Picton is a destination for NSW Rail Museum steam trains from Thirlmere, although with the elimination of Picton yard, these now require a locomotive at each end.

==Platforms and services==
Picton has two side platforms. It is serviced by Sydney Trains Southern Highlands Line services travelling between Campbelltown and Moss Vale with limited morning services to Sydney Central and limited evening services to Goulburn.

| Platform | Line | Stopping pattern | Notes |
| 1 | SHL | services to Campbelltown morning services to Sydney Central (1 weekday, 2 weekend) |  |
| 2 | SHL | services to Moss Vale evening services to Goulburn (2 weekday, 1 weekend) |  |

== Description ==
The railway station complex managed by the Transport Asset Holding Entity includes a type 3, second class station building, erected in 1863; a footbridge, erected c. 1982; and a two-storey, timber signal box with a hipped roof, erected in 1919.

Other items includes the remains of an engine shed located at 84.8 km from Central, at a site managed by the ARTC.

===Station building (1863)===
The station building is a simple single-storey Victorian Georgian style building. The building sits on a stone plinth with painted brickwork walls and a symmetrical front elevation with 2 × 6 pane double hung timber framed sash windows.

The building has a linear arrangement with attached parapeted wings at each end containing toilets in one wing and lamp room in the other. The other facilities in the building include a ladies waiting room, telegraph office, booking office and clerks office and baggage office. Access to the platform is through the central booking office.

The building features a hipped slate roof with a major awning to the platform rebuilt at an unknown period and originally supported on columns. The street frontage has a hipped verandah supported on timber posts.

An indication of the individuality of railway station gardens is given by a hanging wall-mounted specimen of stag's horn fern Platycerium superbum) attached to the station building wall at Picton.
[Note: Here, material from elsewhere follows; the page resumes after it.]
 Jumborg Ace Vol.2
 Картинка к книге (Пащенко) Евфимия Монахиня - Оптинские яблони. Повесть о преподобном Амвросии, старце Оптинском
===Footbridge (c. 1982)===
The station Footbridge was rebuilt in c. 1982 with new steel girders and concrete deck.

===Signal box (1919)===
This is a large signal box located on the platform and was constructed in 1919. It is a timber structure with windows on three sides of the upper level. Access is from the platform via an external stair with WC on the landing. The roof is hipped, clad in corrugated iron overhanging on all sides to shade the upper windows. This is one of a small number of similar boxes remaining in the state.

==Transport links==
Picton Buslines operate six routes to and from Picton station:
- 900 to Campbelltown station
- 901 to Wilton and Douglas Park
- 911 to Buxton and Bargo
- 912 to Bargo and Yanderra
- 913 to Buxton and Thirlmere
- 914 to Buxton and Thirlmere
- 915 to Nangarin Vineyard Estate via Barkers Lodge Road

Berrima Buslines operate one route via Picton station for NSW TrainLink:
- 828 Loopline Bus to Bowral station

== Heritage listing ==
As at 30 November 2010, Picton Railway Precinct is of state significance as one of the earliest surviving railway locations in NSW, opening in 1863 only eight years after the first line from Sydney to Parramatta in 1855. Picton Railway Precinct is significant as the terminus of the Southern line until 1867 prior to the extension of the Great Southern Line through to Mittagong, Goulburn and on to Albury. The construction of the line to Picton is significant for its association with John Whitton, Engineer-in-Chief of the NSWGR, and was one of his early achievements during his long career. The design of the Picton station building is also attributed to Whitton and is a fine example of a simple Victorian Georgian style station building that remains substantially intact. The signal box built in 1919 is a good example of an elevated timber signal box, representative of other similar structures in the network.

Picton railway station was listed on the New South Wales State Heritage Register on 2 April 1999 having satisfied the following criteria.

The place possesses uncommon, rare or endangered aspects of the cultural or natural history of New South Wales.

This item is assessed as historically rare. This item is assessed as scientifically rare. This item is assessed as arch. rare. This item is assessed as socially rare.